Hunt la condusse nel laboratorio sotterraneo dove si trovavano numerose vetrine; ne aprì una e ne estrasse qualcosa che aveva l’aspetto di un grosso scarabeo di alluminio, la cui superficie levigata era munita di piccoli segnalatori colorati e di alcune protuberanze meccaniche. Hunt lo capovolse e Dirksen vide nella parte inferiore tre ruote gomma. Sul fondo del piatto di metallo erano stampigliate le parole ANIMALE MODELLO III.
Hunt appoggiò l’arnese sulle piastrelle del pavimento e allo stesso tempo azionò un minuscolo interruttore posto sotto la pancia. Con un lieve ronzio il giocattolo cominciò a muoversi qua e là sul pavimento come se cercasse qualcosa. Si fermò un momento, poi si diresse verso una presa di corrente presso la base di un grande telaio. Si fermò davanti all’attacco, fece uscire due sottili sporgenze da un’apertura del suo corpo metallico, tastò la sorgente di energia e vi si inserì.
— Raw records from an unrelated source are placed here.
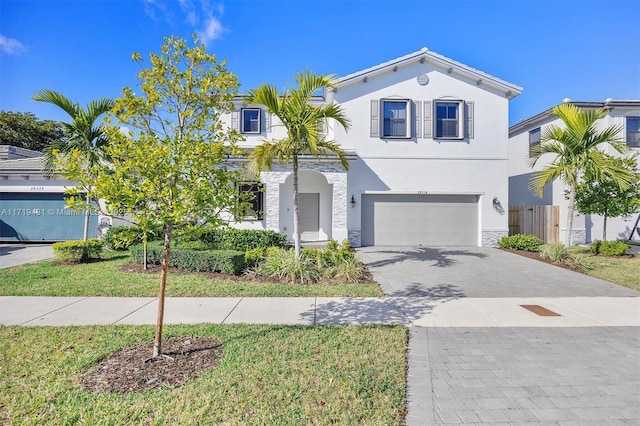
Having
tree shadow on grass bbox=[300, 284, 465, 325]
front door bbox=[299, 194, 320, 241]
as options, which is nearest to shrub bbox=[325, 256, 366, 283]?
tree shadow on grass bbox=[300, 284, 465, 325]

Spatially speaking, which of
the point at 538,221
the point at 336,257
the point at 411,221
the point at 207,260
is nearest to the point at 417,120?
the point at 411,221

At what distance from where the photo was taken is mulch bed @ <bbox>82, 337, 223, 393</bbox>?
3.32 m

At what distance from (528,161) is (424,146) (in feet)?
24.5

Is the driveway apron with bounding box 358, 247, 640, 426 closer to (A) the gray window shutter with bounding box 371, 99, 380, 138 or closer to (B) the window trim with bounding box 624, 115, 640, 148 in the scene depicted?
(A) the gray window shutter with bounding box 371, 99, 380, 138

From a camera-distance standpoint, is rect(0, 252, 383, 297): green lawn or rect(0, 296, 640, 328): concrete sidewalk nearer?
rect(0, 296, 640, 328): concrete sidewalk

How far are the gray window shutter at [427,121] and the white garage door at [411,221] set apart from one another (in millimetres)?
2849

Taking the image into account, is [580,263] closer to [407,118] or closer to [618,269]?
[618,269]

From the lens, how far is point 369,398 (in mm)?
3074

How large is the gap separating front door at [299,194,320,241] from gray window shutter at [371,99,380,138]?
3.83m

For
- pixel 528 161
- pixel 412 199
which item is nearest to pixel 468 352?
pixel 412 199

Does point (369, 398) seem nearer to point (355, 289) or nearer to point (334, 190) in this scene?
point (355, 289)

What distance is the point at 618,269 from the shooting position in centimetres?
964

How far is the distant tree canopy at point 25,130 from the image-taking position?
26734mm

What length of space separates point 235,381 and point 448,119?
14.4 m
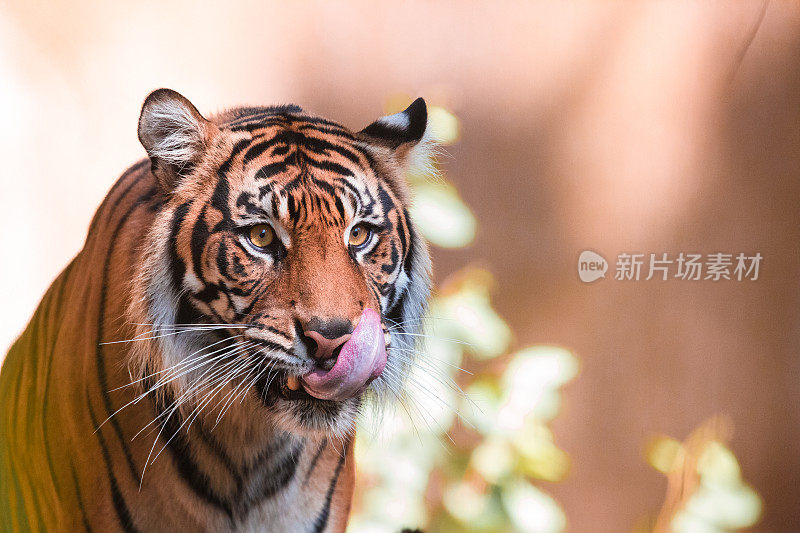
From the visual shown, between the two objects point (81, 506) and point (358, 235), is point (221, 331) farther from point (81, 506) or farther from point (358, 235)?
point (81, 506)

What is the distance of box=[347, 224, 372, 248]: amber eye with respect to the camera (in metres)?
1.12

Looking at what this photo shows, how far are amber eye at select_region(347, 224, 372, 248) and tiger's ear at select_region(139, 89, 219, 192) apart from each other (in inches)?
13.0

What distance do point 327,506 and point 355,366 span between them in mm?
480

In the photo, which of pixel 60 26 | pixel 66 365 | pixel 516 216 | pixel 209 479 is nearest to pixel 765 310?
pixel 516 216

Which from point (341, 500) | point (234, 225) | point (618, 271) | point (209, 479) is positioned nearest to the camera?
point (234, 225)

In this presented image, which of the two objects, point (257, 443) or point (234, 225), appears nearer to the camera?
point (234, 225)

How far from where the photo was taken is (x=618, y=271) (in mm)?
1478

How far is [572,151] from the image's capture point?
4.72 ft

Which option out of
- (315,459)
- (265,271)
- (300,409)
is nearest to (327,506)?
(315,459)

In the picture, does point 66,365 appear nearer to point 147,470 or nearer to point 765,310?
point 147,470

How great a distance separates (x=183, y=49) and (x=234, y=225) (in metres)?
0.48

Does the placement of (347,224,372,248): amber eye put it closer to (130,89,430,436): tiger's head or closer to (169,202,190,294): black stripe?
(130,89,430,436): tiger's head

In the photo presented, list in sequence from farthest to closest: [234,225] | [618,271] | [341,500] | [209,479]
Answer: [618,271], [341,500], [209,479], [234,225]

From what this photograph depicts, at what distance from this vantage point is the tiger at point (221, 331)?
1050 mm
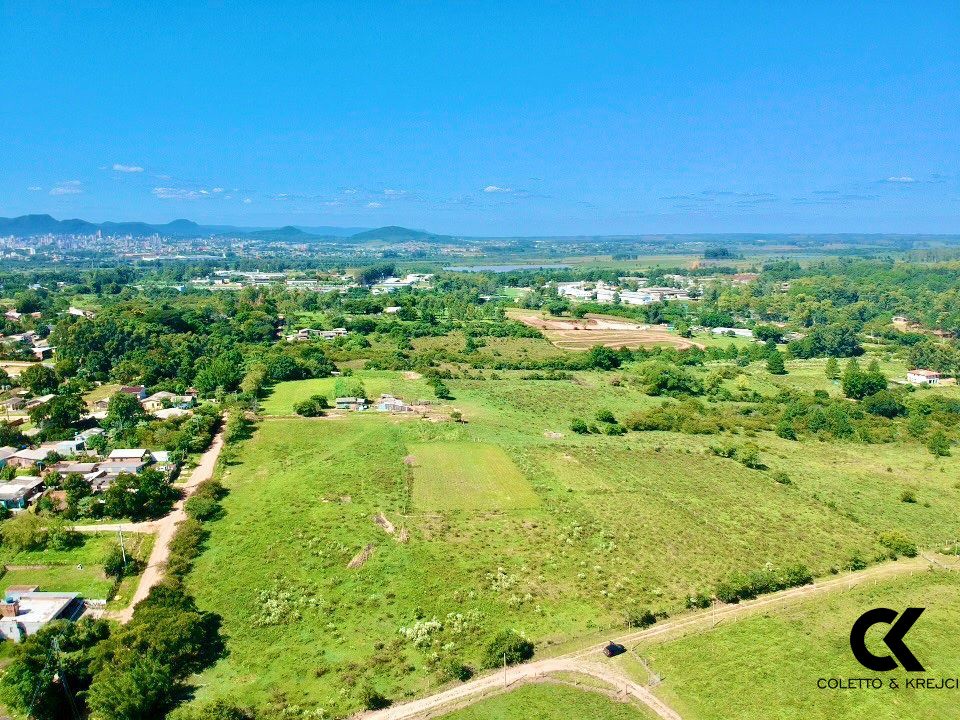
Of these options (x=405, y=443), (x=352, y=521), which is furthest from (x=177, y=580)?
(x=405, y=443)

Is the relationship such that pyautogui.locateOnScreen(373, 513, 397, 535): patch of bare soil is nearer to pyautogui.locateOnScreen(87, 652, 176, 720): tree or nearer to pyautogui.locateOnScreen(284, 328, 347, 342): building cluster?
pyautogui.locateOnScreen(87, 652, 176, 720): tree

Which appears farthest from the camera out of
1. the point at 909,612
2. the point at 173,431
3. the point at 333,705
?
the point at 173,431

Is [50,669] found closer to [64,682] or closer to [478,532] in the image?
[64,682]

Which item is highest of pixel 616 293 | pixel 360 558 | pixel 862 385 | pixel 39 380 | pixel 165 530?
pixel 616 293

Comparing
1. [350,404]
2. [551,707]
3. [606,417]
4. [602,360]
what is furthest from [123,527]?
[602,360]

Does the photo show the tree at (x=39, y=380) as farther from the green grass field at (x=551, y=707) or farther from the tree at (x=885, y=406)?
the tree at (x=885, y=406)

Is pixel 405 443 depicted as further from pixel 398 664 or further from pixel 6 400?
pixel 6 400

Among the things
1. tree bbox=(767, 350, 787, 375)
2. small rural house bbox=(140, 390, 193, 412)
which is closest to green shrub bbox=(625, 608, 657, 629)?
small rural house bbox=(140, 390, 193, 412)
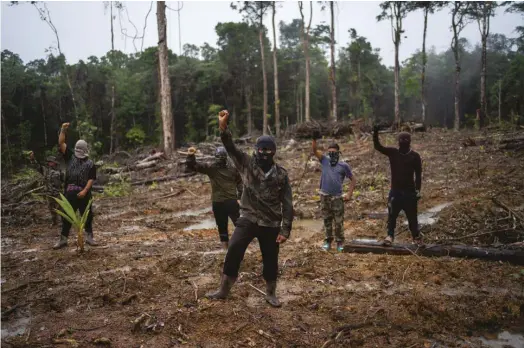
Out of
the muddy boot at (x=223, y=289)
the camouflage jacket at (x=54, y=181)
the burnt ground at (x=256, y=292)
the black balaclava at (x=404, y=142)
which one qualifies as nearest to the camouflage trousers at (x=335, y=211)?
the burnt ground at (x=256, y=292)

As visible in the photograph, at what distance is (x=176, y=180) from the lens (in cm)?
1420

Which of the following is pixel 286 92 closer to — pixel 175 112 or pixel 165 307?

Sul corpo, alcuni segnalatori cominciarono a risplendere di luce verde e dall’interno giunse una vibrazione sonora, come di un gatto che fa le fusa.
Dirksen guardava il congegno con interesse. “Un animale meccanico. Grazioso… ma perché tutto questo?”.
Hunt prese un martello che era sul banco lì vicino e glielo porte. “Ora, per favore, uccidilo”.
“Ma che stai dicendo?” disse Dirksen un po’ allarmata. “Perché dovrei uccidere… rompere quella… macchina?”. Arretrò, rifiutandosi di prendere l’arma.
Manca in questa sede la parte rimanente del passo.